3 Reasons Trump Could Put Cruz on the Supreme Court
Policy + Politics

3 Reasons Trump Could Put Cruz on the Supreme Court

© Brian Snyder / Reuters

On the list of surprising visitors calling on president-elect Donald Trump last week, Senator Ted Cruz of Texas ranks right up there with alleged Secretary of State candidate Mitt Romney.

While Romney who called Trump a “phony” and talked openly about derailing his candidacy during the campaign had an actual job attached to the meeting with his former nemesis on Saturday, Cruz’s visit was billed as more of a drop-by.

Related: Trump and Rubio Gang Up on Ted Cruz

It’s true that after the name-calling between Cruz and Trump (who tagged him “Lyin’ Ted’) during the primary campaign; after Trump’s derogatory comments about Cruz’s wife; after Trump’s suggestion that Cruz’s father had a role in the JFK assassination; and after Cruz neglected to endorse Trump at the Republican National convention, they did in the end come together. In September, Cruz finally endorsed Trump and campaigned for him.

And a year earlier, before the primary season got ugly, Trump and Cruz held a joint rally in Washington to oppose a nuclear deal with Iran. “There is a little romance between us,” Trump told reporters as Cruz was speaking. However, after all that went down, no one can accuse them of being anything more than politically expedient allies – which means there was a reason for Cruz to pop into transition central at Trump Tower.

That reason, a betting person might wager, was the Supreme Court vacancy left by the death of Justice Antonin Scalia.

While the Texas senator’s name does not appear on the list of 21 potential Supreme Court candidates that Trump released at the end of September and that he has called “definitive,” there are at least three factors that argue for a Cruz nomination.

Related: Ted Cruz: It’s Hard Out There When You’re Universally Loathed

  1. Cruz can be a loose cannon in the Senate, and Trump doesn’t need a conservative firebrand questioning his policy choices. Nominating Cruz to the Supreme Court might please Republican senators who chafe at Cruz’s grandstanding while reassuring conservatives and eliminating a potential rival in 2020. South Carolina Senator Lindsey Graham has clashed with Cruz in the past and said last February, “If you killed Ted Cruz on the floor of the Senate, and the trial was in the Senate, nobody could convict you.” But at a Veterans Day event, Graham said that his fellow member of the Senate Judiciary Committee should be on Trump’s SCOTUS list, adding, “there is no stronger constitutional conservative than Ted Cruz.”

  2. During the Republican primaries, one of Cruz’s two most generous backers was the Mercer Family, which poured some $13.5 million into efforts to help him win the GOP nomination. When Cruz was ultimately vanquished, the Mercers threw their support to Trump.

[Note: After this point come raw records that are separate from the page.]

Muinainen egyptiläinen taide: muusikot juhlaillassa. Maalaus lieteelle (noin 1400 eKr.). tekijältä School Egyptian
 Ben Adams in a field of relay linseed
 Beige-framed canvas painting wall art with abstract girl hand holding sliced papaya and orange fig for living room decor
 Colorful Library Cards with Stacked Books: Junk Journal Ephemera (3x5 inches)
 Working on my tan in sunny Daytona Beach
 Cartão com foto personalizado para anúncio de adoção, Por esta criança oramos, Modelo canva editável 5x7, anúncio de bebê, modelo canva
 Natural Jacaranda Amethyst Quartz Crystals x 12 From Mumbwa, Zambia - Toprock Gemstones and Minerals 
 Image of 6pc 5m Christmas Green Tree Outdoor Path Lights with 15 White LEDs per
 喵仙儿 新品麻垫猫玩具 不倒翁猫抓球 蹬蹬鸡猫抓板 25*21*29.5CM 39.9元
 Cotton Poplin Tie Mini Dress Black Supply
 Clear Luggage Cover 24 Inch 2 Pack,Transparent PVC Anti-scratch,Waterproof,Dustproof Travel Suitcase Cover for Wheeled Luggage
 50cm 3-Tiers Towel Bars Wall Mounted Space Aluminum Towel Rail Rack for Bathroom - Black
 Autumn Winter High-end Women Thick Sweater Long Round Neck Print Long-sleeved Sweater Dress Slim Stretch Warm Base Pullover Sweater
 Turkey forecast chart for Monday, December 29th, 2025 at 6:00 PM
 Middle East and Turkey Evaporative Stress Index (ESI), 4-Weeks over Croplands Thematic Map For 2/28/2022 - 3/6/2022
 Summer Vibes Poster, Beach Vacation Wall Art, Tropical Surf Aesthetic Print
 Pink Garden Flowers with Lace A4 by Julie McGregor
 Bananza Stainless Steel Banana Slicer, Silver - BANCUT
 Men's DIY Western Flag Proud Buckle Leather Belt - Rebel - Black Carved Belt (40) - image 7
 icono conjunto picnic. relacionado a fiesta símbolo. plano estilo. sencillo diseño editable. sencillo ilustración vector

Now Rebekah Mercer, the activist daughter of hedge fund billionaire Robert Mercer, sits on the executive committee overseeing the Trump transition team – along with Steve Bannon, to whom the Mercers have close ties. It is not unreasonable to imagine that the support of the Mercers, who also urged the hiring of Trump campaign manager Kellyanne Conway, would carry considerable weight.

  3. The reason that Trump could cite for diverging from his “definitive” list to pick Cruz is simple: He is highly qualified. Harvard Law School Professor Alan Dershowitz has called Cruz one of the most brilliant students he has ever taught, and as the solicitor general of Texas, Cruz argued cases before the Supreme Court nine times.

Ted Cruz Is Kinda Sorta Right About Something

The Republican majority on the Senate Judiciary Committee, which includes staunch conservatives such as Cruz’s fellow Texan John Cornyn, Jeff Sessions of Alabama (Trump’s pick for Attorney General) and Mike Lee of Utah, who is on Trump’s Supreme Court list, could be expected to rally behind Cruz. But he would be in for a fierce grilling from the Democratic minority, which includes liberals such as Al Franken of Minnesota and Sheldon Whitehouse of Rhode Island.

And if Cruz made it past the Judiciary Committee and got to the Senate at large for confirmation, he could face a Democratic filibuster. To shut down the filibuster would require 60 votes.

In short, any battle to install Cruz as a justice of the Supreme Court would be bruising and bloody. But all those on the Right who questioned Trump’s conservative credentials would finally be silenced.